Kedua, Menentukan tujuan dakwah yang jelas. Menentukan tujuan sangat penting agar dakwah yang dilakukan tidak sekedar ‘wathon mlaku’ tanpa adanya target yang ingin dicapai. Padahal gerak dakwah amatlah luas dan rasanya sulit jika semuanya harus dicapai dalam sekali tempo. Perlu dibuat tujuan yang jelas agar memudahkan dalam membuat tahapan dakwah dan evaluasi untuk mengukur proses dakwah yang dilakukan berhasil atau belum.

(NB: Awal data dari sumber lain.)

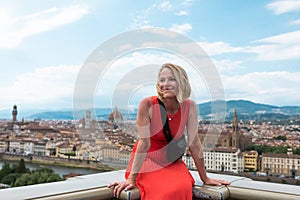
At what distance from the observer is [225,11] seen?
649cm

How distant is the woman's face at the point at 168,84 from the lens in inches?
61.8

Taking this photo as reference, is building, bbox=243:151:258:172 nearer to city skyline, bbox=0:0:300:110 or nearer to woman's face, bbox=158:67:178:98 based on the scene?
city skyline, bbox=0:0:300:110

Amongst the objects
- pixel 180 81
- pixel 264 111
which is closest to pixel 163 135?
pixel 180 81

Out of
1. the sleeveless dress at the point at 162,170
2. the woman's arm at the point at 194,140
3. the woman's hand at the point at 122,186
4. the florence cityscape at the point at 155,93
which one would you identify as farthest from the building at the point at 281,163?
the woman's hand at the point at 122,186

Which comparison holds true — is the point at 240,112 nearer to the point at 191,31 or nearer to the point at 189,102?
the point at 191,31

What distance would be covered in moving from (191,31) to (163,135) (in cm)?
174

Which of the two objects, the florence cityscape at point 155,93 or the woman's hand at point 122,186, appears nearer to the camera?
the woman's hand at point 122,186

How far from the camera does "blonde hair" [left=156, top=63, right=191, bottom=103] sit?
1.57 m

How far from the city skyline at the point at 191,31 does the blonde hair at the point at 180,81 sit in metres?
0.15

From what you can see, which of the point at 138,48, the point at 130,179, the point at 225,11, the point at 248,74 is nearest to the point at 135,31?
the point at 138,48

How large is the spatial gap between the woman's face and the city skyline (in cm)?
17

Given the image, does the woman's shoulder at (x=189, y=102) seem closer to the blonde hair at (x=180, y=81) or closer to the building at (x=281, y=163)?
the blonde hair at (x=180, y=81)

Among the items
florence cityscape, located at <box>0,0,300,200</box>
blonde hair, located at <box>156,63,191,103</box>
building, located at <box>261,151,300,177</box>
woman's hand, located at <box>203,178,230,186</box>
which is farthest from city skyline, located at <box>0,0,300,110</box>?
building, located at <box>261,151,300,177</box>

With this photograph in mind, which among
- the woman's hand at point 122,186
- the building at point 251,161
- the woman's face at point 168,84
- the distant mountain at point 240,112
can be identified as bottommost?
the building at point 251,161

Ketiga, Mencari sumber dana yang kontinyu. Salah satu pilar penopang kegiatan dakwah adalah tersedianya dana yang cukup. Untuk itu perlu digagas adanya sumber dana yang dapat diandalkan secara rutin guna membiayai kegiatan dakwah. Potensi yang ada sebetulnya cukup luar biasa. Dengan jumlah umat Islam lebih dari 26 ribu, misal saja setiap orang diharuskan membayar infak Rp 1000, setiap bulan maka dana yang terkumpul akan mencapai 26 juta!

Dalam hal ini Badan ‘Amil Zakat (BAZ) tingkat kecamatan yang telah lama terbentuk semestinya bisa berperan aktif berusaha mengupayakan agar umat Islam memiliki kesadaran untuk berzakat, infak dan shadaqah demi mendukung gerakan dakwah di Kecamatan Minggir.

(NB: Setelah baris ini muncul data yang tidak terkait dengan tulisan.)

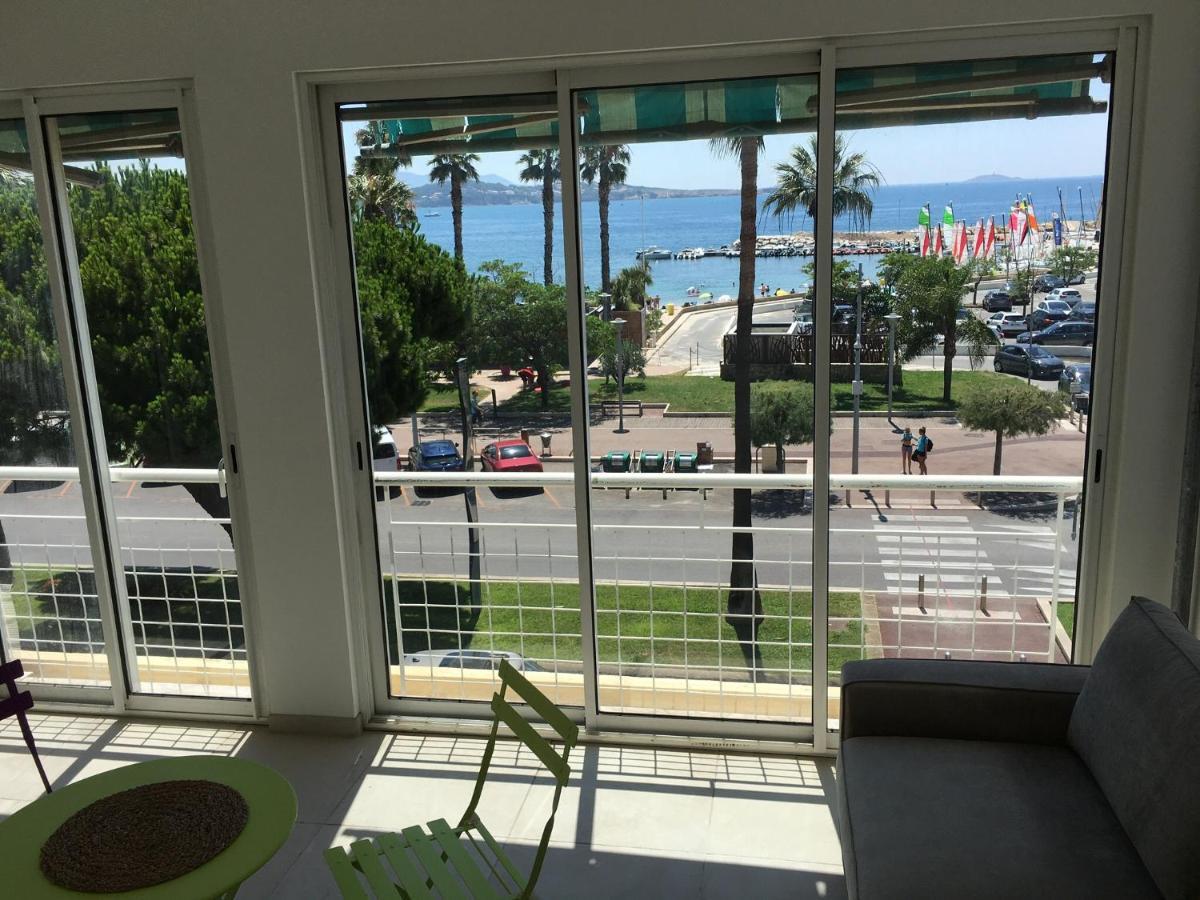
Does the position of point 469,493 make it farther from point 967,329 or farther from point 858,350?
point 967,329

“Demi (rombongan) yang bershaf-shaf dengan sebenar-benarnya. dan demi (rombongan) yang melarang dengan sebenar-benarnya (dari perbuatan-perbuatan maksiat), dan demi (rombongan) yang membacakan pelajaran, Sesungguhnya Tuhanmu benar-benar Esa.” (Ash Shaafaat [37] : 1-4)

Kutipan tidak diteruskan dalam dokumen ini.